EXERCISE INSTRUCTIONS –
Which lines of the listing below contain the word "scientific"? Copy each of them.

== RECORDED DATA ==

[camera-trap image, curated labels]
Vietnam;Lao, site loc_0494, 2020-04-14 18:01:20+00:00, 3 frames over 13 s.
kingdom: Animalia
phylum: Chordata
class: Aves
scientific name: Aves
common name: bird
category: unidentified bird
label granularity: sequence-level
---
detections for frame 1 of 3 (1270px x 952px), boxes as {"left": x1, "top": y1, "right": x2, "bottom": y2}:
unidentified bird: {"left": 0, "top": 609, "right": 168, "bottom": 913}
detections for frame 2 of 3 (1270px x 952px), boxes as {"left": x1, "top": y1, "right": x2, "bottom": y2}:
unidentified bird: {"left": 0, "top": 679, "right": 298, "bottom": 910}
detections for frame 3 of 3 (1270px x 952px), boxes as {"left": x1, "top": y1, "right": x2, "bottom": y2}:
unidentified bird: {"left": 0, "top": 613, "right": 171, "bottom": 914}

===
== RECORDED DATA ==

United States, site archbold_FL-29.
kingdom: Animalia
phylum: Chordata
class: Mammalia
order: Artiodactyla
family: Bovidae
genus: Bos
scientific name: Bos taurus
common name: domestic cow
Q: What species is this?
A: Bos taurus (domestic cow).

===
== RECORDED DATA ==

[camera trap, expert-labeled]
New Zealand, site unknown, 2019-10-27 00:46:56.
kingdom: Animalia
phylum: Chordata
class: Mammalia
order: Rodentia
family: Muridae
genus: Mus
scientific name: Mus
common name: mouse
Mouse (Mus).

===

SOLUTION FOR THIS TASK –
scientific name: Aves
scientific name: Bos taurus
scientific name: Mus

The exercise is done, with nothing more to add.